Now when a client pod sends a request to the services IP, it gets routed by the kernel to one of the pod IPs depending on the rule which has been set by kube proxy. When using IP tables the pod selected by the pool will be random. For more control you would have to use IPVS (IP Virtual Server) which implements layer 4 load balancing in the Linux kernel.

The services IP is a virtual IP and you won’t get a response if you ping it. It is essentially a key in the rule set by IP tables which gives network packet routing instructions to the host’s kernel. The client pod can use the service IP like it normally would as like it was calling an actual pod IP.

Sample manifests

The below screenprints shows a sample manifest for a deployment and service resources

The deployment manifest shows the name of test-deployment with 3 replica pods in the deployment. The selector indicates that this deployment will manage pods with the label app: test and in the template we give that label to the pods. Each pod will consist of a single container with the same sample-container and run the nginx container image and listen on port 8080. It will also spin up a load balancer with the cloud provider to expose it to requests from outside the cluster.
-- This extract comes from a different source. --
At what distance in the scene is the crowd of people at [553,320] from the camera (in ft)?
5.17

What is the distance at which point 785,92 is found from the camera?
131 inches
kubectl appy -f deployment.yaml -f service.yaml

This command above will translate the command into a REST API call to the Kubernetes API server. The API server will authenticate and authorize the user and then apply any admission control operations such as pod security policies. if it fails the resource will not be created

Once this is complete the various controllers in the system are notified by the watch mechanism and work to change the existing state to the desired state.

  • The Deployment controller creates the corresponding replica set with the 3 replicas which were defined in the manifest
  • The Replication controller is notified of the new replica sets and in response creates the 3 separate pod resources using the pod template
  • The Endpoints controller will create the endpoints resource which connects the individual pods to the service by the pods label

Another controller which is notified in response to the resources being created is the service controller. The previous controllers are part of the core Kubernetes controllers in the kube controller manager. This controller is part of the cloud controller manager which is responsible for integrations with the underlying cloud providing infrastructure. The service controller is notified by its watch when the services resource is created. It notices that the spec includes a load balancer and responds by calling the cloud providers api to have a load balancer provisioned to route traffic to the cluster and associated pods.

Next the scheduler is watching for new pods and when the replication controller creates them, the scheduler is notified and responds by finding worker nodes for the containers to run on to fulfil the pod spec. Once the assignments have been made, the next controller which is the kubelet instructs the local container runtime to create the requested container image from the nginx deploy spec manifest.

Now the containers are up and running we have to get network access to these containers and this is what kube proxy is used for. It watches the endpoints resource which connects the service to the pod and updates IP tables on it nodes to ensure that traffic sent to the services ip gets routed to one of the pod IPs. This includes any client request from outside the cluster, inside the cluster and through the cloud providers load balancer.